Thursday, January 21, 2010

Are we ever ready?

It's not the first time I write about death in my blog. As my sister puts it, "I've learned to accept death" for what it is. It is a life unfulfilled, a life with regrets that should bring sorrow.

And, ever so NOT subtly, death always brings us to think about life. I do not regret one thing that I've done, because every single step, every so-called mistake, every tear, every smile, every achievement, every failure has brought me to where I am today. I'm learning to love myself for who and what I am...regardless of the mood that I wake up in the morning in... I even gifted myself an "all about me" calendar to help me with this.

It was something else that moved me... something else that day that brought me all kinds of sadnesses.

As we said our final goodbyes, my grandfathers sister cried. There were no sobs; only tears. That's when I thought "what will happen when anyone of my close friends... what's going to happen when I have to say goodbye to my sisters".

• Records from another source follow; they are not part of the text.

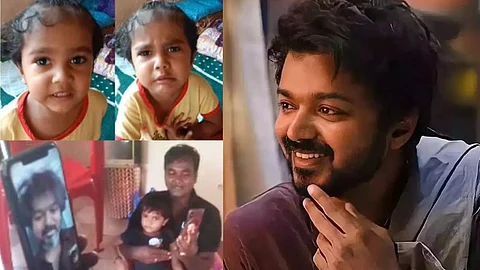 ” Uncle என்னைய பாக்க வாங்க”- அடம்பிடிக்கும் குழந்தைக்கு Video Call பேசிய நடிகர் விஜய்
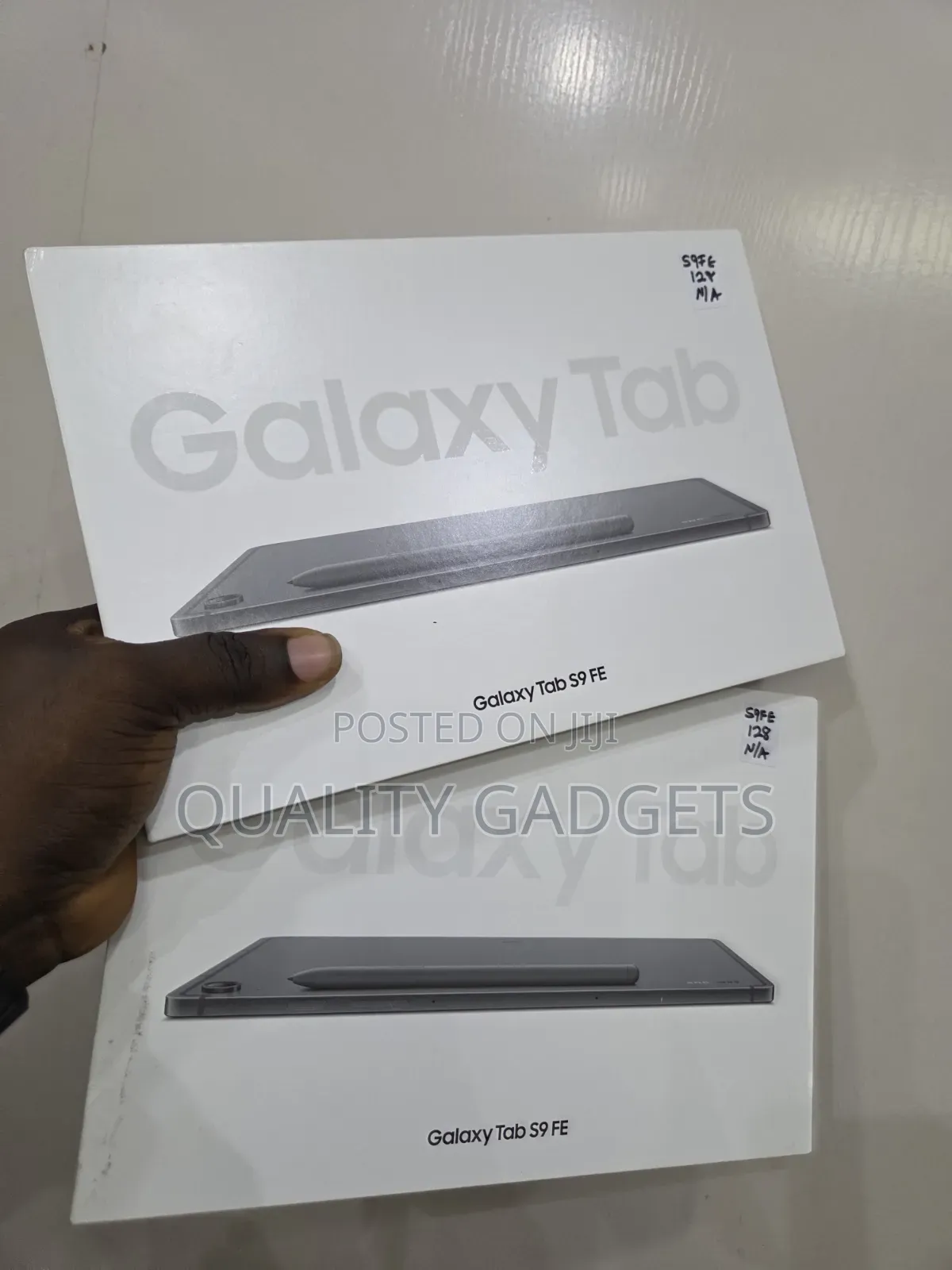 New Samsung Galaxy Tab S9 FE 128 GB Black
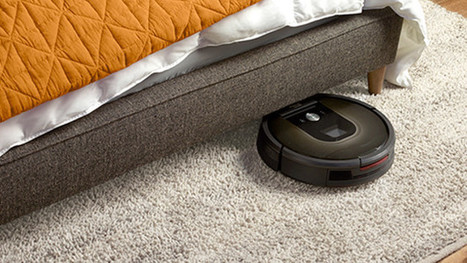 Tu robot aspirador Roomba te espía y va a vender tus datos | tecno4 | Scoop.it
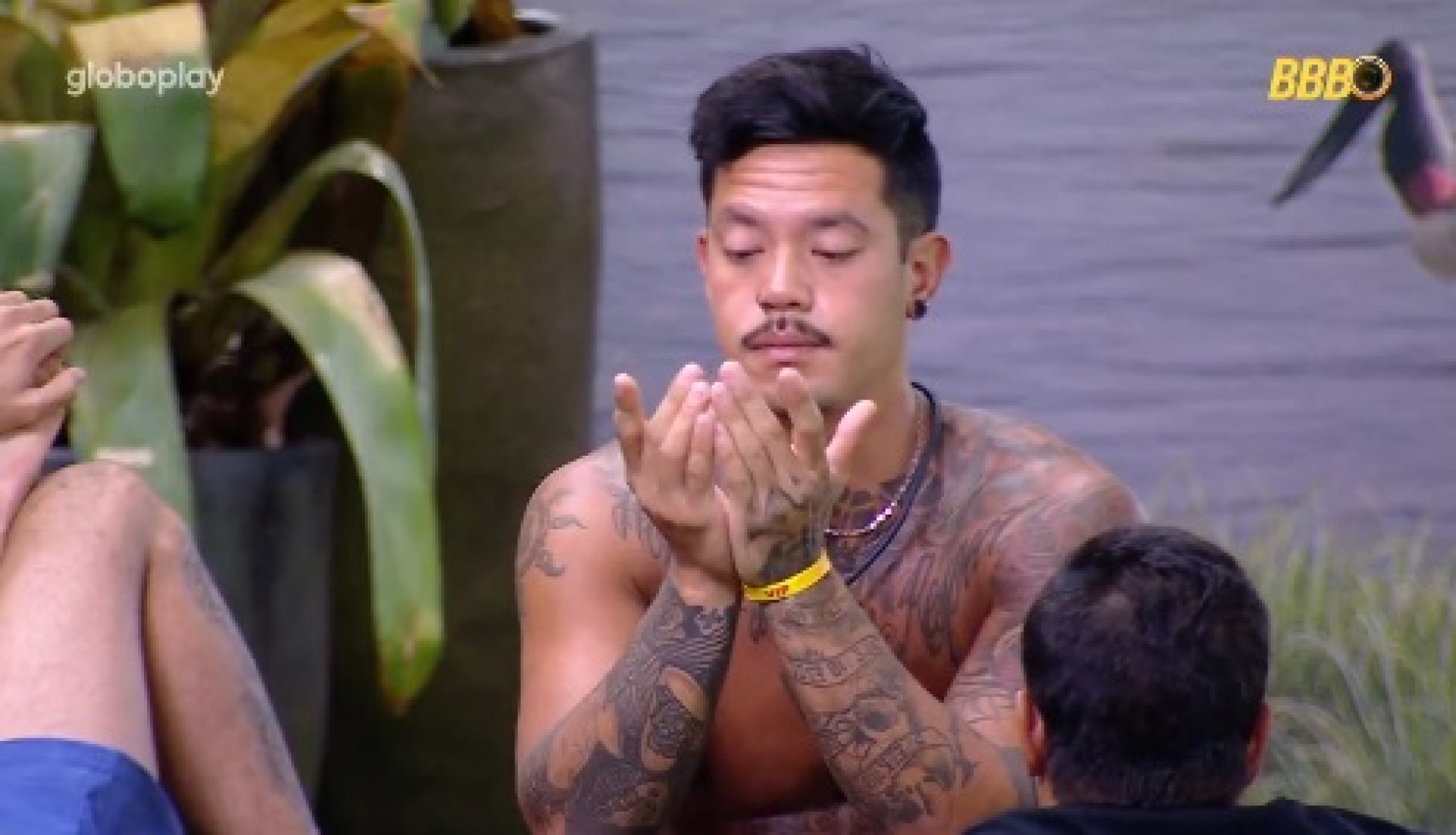 Gabriel comentou sobre as crises de ansiedade de Diego Hypolito - Reprodução de Vídeo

I shouldn't have thought about this, but it was unavoidable. How am I going to have to let go? How will things happen? Will I be ready? Will it be unexpected? How old will we be? Who will be there? Will I think "I've learned to accept death"? Probably not. I'll probably be angry, and sad, and devasted and in despair. It will be horrible. It will go down as the saddest day of my life.

I promise to enjoy their company as much as I can. I want to enjoy their LIFE and celebrate each and every day of it, hopefully until we're too old to recognize each other. hehe. I don't know. This post has no point, really. They're just words on a screen. Fleeting thoughts put on "paper" to make them more real. Death happens. We must be ready for it. Life. Love. Laugh. Cry. Hug. Jump. Sing. Dance. Drink. Go out. Stay in. Enjoy a Movie. Gossip. Read. Live. Just live the life not even we imagine so when something like this happens, we have no regrets.